36 Avigayil Naval'ın yanına döndü. Naval evinde krallara yaraşır bir şölen düzenlemişti. Çok sarhoş olduğundan neşeliydi. Bu yüzden Avigayil sabaha dek ona bir şey söylemedi.
And Abigaia came to Nabal: and, behold, he had a banquet in this house, as the banquet of a king, and the heart of Nabal [was] merry within him, and he [was] very drunken: and she told him nothing great or small till the morning light.
37 Ama ertesi sabah Naval ayılınca karısı ona olup bitenleri anlattı. İşte o an Naval'ın kalbi sıkıştı ve felç oldu.
And it came to pass in the morning, when Nabal recovered from his wine, his wife told him these words; and his heart died within him, and he became as a stone.
38 Yaklaşık on gün sonra da RAB Naval'ı cezalandırıp öldürdü.
And it came to pass after about ten days, that the Lord struck Nabal, and he died.
39 Davut, Naval'ın öldüğünü duyunca, “Beni küçümseyen Naval'a karşı davama bakan, kulunu kötülük etmekten alıkoyan RAB'be övgüler olsun!” dedi, “RAB Naval'ın kötülüğünü onun başına döndürdü.” Sonra Davut Avigayil'e evlenme teklifinde bulunmak için ulaklar gönderdi.
And David heard it and said, Blessed [be] the Lord, who has judged the cause of my reproach at the hand of Nabal, and has delivered his servant from the power of evil; and the Lord has returned the mischief of Nabal upon his own head. And David sent and spoke concerning Abigaia, to take her to himself for a wife.

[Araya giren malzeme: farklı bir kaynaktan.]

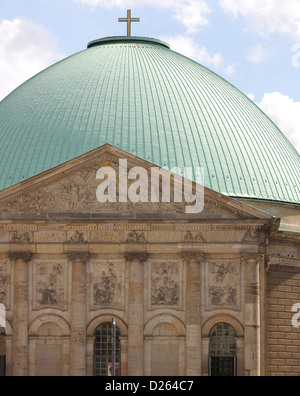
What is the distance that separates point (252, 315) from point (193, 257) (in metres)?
3.57

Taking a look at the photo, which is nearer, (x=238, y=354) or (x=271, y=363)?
(x=238, y=354)

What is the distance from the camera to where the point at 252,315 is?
4872 cm

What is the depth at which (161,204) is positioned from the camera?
49.3 m

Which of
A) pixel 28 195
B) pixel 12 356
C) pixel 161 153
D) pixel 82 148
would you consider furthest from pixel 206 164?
pixel 12 356

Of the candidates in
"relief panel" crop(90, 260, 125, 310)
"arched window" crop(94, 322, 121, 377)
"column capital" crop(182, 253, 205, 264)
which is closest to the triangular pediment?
"column capital" crop(182, 253, 205, 264)

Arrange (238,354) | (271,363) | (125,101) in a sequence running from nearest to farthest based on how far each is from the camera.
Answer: (238,354)
(271,363)
(125,101)

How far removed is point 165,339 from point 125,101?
45.2ft

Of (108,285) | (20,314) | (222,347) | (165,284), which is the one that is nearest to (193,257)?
(165,284)

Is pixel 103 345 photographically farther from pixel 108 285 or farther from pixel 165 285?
pixel 165 285

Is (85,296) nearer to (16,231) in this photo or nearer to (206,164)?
(16,231)

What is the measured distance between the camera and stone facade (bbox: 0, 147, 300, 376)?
4894cm

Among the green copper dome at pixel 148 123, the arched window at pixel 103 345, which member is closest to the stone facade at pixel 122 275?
the arched window at pixel 103 345

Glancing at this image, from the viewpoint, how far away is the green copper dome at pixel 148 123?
5522cm

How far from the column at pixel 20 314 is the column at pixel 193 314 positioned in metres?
7.01
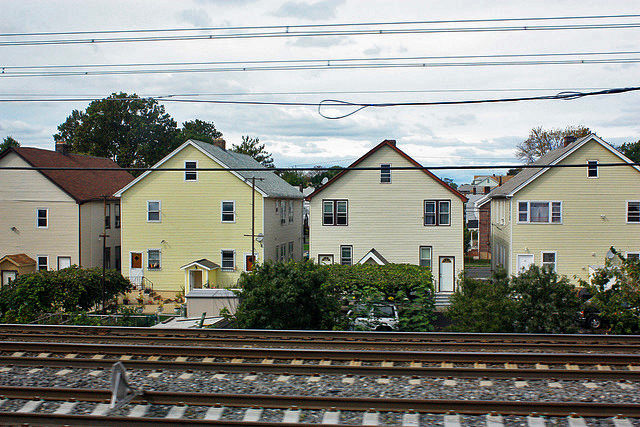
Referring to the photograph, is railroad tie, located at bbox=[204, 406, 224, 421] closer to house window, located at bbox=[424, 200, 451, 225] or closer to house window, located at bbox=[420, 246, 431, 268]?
house window, located at bbox=[420, 246, 431, 268]

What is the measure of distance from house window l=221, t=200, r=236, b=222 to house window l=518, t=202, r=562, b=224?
51.4 ft

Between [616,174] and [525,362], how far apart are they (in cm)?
2084

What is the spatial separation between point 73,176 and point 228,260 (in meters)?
12.7

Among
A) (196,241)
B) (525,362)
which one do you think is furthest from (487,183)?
(525,362)

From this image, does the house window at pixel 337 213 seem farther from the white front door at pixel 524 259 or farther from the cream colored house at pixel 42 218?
the cream colored house at pixel 42 218

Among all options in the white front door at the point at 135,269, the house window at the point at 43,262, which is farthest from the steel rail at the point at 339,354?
the house window at the point at 43,262

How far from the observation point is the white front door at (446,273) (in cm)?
2822

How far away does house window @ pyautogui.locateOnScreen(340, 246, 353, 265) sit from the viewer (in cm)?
2877

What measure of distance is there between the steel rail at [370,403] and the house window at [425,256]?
2038cm

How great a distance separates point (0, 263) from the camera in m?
30.3

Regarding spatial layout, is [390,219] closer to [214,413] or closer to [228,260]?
[228,260]

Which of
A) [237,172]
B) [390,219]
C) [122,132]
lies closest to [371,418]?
[390,219]

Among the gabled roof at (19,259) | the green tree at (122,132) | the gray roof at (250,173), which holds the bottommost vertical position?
the gabled roof at (19,259)

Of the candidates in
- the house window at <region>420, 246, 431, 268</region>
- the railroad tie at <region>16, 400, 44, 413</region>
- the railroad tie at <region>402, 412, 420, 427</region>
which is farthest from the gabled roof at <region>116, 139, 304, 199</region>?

40 Davut'un ulakları Karmel'e, Avigayil'in yanına varıp, “Davut sana evlenme teklifinde bulunmak için bizi gönderdi” dediler.
So the servants of David came to Abigaia to Carmel, and spoke to her, saying, David has sent us to you, to take you to himself for a wife.

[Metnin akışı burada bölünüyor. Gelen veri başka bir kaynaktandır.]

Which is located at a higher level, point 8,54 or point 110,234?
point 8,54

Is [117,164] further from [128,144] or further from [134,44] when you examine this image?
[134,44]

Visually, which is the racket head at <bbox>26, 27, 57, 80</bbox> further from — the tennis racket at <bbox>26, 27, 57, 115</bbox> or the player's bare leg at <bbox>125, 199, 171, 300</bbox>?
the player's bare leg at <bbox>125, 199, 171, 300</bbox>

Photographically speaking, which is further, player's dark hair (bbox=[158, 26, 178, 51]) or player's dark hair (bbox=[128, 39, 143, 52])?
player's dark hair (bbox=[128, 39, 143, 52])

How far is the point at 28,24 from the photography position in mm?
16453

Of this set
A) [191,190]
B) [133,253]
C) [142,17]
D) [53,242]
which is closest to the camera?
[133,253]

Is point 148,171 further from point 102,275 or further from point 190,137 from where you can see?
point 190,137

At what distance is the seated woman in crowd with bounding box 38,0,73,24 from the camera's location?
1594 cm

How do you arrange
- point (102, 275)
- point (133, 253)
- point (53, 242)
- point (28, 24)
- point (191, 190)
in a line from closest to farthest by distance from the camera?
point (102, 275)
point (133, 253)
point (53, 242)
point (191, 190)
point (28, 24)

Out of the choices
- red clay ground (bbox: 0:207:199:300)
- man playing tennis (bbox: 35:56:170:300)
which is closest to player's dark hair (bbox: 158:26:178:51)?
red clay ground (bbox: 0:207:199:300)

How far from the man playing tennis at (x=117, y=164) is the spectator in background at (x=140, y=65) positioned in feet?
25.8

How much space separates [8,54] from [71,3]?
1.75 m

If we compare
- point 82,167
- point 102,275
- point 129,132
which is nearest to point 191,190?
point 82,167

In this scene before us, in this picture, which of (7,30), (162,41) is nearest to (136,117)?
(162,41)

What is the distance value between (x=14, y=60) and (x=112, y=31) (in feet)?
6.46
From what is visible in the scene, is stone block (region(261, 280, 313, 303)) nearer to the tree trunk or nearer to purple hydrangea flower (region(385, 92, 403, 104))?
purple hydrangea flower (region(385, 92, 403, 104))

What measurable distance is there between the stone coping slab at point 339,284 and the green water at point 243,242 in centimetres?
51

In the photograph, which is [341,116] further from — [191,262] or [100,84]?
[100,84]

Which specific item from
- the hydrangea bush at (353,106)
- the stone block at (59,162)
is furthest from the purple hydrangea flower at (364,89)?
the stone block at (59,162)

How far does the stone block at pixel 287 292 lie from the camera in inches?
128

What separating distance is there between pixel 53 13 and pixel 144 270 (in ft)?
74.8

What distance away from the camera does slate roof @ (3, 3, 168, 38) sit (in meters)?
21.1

41 Avigayil yüzüstü yere kapanarak, “Ben kölen sana hizmet etmeye ve efendimin ulaklarının ayaklarını yıkamaya hazırım” diye yanıtladı.
And she arose, and did reverence with her face to the earth, and said, Behold, your servant [is] for an handmaid to wash the feet of your servants.
42 Hemen kalkıp eşeğe bindi. Yanına beş hizmetçisini alıp Davut'un ulaklarını izleyerek yola koyuldu. Sonra Davut'un karısı oldu.
And Abigaia arose, and mounted her ass, and five damsels followed her: and she went after the servants of David, and became his wife.
43 Davut Yizreelli Ahinoam'ı da eş olarak almıştı. Böylece ikisi de onun karısı oldular.
And David took Achinaam out of Jezrael, and they were both his wives.
44 Bu arada Saul, Davut'un karısı olan kızı Mikal'ı Gallimli Layiş oğlu Palti'ye vermişti.
And Saul gave Melchol his daughter, David's wife, to Phalti the son of Amis who was of Romma.